Tasty Woolf rissoles
Victoria Glendinning VIRGINIA WOOLF: THE PLATFORM OF TIME edited and introduced by S. P. Rosenbaum Hesperus, £14.99, pp. 222, ISBN 9781843917090 © £11.99 (plus £2.45 p&p) 0870 429 6655 When I was a child, an aunt gave my mother a cookery book called 100 Ways with Mince. This made a huge impression on me, because of my mother's irritation — it was not her idea of a present — but even more so because of the enormity of the title. It sprang into my mind for the first time for ages as I embarked upon Virginia Woolf: The Platform of Time.
In the larders of literature, as well as the left-overs of major works, there are generally minor meaty morsels lurking in saucers at the back of the shelf. Ever since Virginia Woolf died in 1941 her literary remains, large and small, have been continuously collected and published, whether in book form or in specialist journals. They have been arranged and re-arranged, edited and re-edited, and every now and then the scrapers and scourers through her papers come up with something as yet unconsidered.
S. P. Rosenbaum, a Canadian academic, now Professor Emeritus at Toronto, has over the years made excellent use of the pick of the pickings. The doyen of Bloomsbury scholars in North America, he is old enough to have met and corresponded not only with the group's junior offshoots and satellites, but with some of the original members. He has edited a useful and frequently updated clutch of anthologies, much appreciated as source-books by biographers as well as by aficionados of Bloomsbury, and composed of first-hand Bloomsbury material — mostly biographical, from letters about themselves and each other, and extracts from their memoirs — framed by his own knowledgeable commentaries.
In The Platform of Time he follows the same format. The title of this collection of Virginia Woolfs accounts of her own family and friends refers to a phrase she herself used in connection with the changing perspective of memory. At the end of her life she described how she still saw her father as she perceived him as a child, through hostile eyes, while at the same time seeing him, with more understanding, as the mature adult she became. The present moment, itself constantly changing, has to serve as `the platform to stand on'.
This modest volume is chiefly composed of private and public writings about the dead — her father, aunts, close friends, Miss Case who taught her Greek — which have nearly all been published before, though not always completely, and not always in a book. The private pieces are searching, spontaneous and sometimes scrappy. The public pieces, mostly obituaries, are necessarily more delicately shaped. All are free of the malice and mockery which so often informed character sketches in her letters and diaries. The longest section consists of her memoir of her nephew Julian Bell, written almost immediately after his death in Spain in 1937, along with heartbreaking memoir-notes by his mother Vanessa and an exchange of letters.

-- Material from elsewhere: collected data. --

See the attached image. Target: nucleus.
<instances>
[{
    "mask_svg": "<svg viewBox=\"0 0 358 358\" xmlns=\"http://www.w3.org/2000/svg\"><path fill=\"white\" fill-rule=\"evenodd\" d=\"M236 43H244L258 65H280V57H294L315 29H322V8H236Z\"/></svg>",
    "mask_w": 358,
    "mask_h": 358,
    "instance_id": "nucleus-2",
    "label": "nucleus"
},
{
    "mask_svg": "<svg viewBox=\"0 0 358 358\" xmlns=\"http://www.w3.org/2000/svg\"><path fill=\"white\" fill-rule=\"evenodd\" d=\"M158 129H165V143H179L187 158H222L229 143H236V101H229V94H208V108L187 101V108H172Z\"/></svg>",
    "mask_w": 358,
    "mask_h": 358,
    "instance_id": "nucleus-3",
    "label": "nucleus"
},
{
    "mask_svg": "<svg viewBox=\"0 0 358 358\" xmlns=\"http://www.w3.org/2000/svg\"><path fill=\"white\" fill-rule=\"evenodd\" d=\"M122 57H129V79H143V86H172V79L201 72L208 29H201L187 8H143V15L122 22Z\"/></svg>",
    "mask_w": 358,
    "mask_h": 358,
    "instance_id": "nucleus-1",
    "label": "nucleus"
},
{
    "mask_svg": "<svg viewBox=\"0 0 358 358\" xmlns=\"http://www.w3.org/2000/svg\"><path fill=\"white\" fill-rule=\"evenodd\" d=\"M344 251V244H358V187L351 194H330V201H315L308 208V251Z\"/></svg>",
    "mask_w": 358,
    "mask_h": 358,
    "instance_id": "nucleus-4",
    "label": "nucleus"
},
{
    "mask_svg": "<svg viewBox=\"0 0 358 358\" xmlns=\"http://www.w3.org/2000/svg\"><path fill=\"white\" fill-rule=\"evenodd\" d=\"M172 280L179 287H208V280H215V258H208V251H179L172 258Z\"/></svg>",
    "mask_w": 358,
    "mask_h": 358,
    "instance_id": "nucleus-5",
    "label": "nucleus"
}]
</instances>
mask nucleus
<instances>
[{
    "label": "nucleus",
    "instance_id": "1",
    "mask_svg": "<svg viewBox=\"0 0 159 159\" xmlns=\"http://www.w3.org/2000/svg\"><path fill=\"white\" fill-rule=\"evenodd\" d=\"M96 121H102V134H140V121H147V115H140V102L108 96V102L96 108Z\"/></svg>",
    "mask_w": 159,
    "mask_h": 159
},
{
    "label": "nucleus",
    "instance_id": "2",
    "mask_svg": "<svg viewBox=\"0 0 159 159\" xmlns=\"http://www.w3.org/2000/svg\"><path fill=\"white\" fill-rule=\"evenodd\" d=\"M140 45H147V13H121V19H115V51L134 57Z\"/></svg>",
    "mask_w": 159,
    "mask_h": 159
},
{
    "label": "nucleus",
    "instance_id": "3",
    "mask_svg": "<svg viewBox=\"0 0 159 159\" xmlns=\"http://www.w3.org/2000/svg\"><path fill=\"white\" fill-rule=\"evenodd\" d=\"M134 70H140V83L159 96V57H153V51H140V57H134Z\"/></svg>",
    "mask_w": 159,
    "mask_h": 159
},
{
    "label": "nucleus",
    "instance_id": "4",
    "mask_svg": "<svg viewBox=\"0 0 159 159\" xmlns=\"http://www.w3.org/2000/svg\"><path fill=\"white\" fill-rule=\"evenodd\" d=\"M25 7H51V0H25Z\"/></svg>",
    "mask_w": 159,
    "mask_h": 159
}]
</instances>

In the section 'Occasions', the story of the Dreadnought hoax is resurrected, as is the most troubled and troubling piece in the volume: Woolf's introduction to Life as We Have Known It, a collection of working women's experiences written by themselves. In the form of a letter to Margaret Llewellyn Davies, the book's editor, Woolf tied herself in knots, defiantly expressing her complete inability to identify with the members of the Women's Co-operative Guild who provided the material, and whose congress she had attended. The abyss between them was unbridgeable. But then, reading their testimonies, she found an extraordinary vitality, and nuggets of an untaught expressive quality that `the literate and instructed might envy'. She incorporated portrait-descriptions of Margaret Llewelyn Davies and her colleagues, which seem to mix unfeigned admiration with a muffled exasperation. This uneasy tension, though Professor Rosenbaum does not mention it, was due to Woolf's ambivalence towards Margaret Llewellyn Davies, who ardently co-opted Leonard into service with the Women's Co-operative Guild, and monopolised a great deal of his time and attention. Virginia resented it.
The final section consists of what Rosenbaum calls 'Memoir Fantasies' — three brief fictional extravaganzas, one on the Stephen family's long-time cook, Sophie Farrell, one on Saxon SydneyTurner, and one on Maynard Keynes. This last has not been published before. They are experimental; they are drafts; they do not really work, and might well have rested in the deep-freeze of the archive. Leonard Woolf himself, active in collecting up and putting into print selections from his wife's diaries and letters, and her essays and reviews, was not in favour of publishing absolutely everything that she had written: 'I don't mind scraping out the last scrapings of the barrel, but I think one should call a halt before the scrapings are from the barrel itself', he wrote to Quentin Bell in 1967. Nevertheless, like all successful recycling of leftovers, the pieces in this volume gain in flavour and significance by combination, adding up to a satisfactory whole on the complex relation between memory and memoir. Waste not, want not.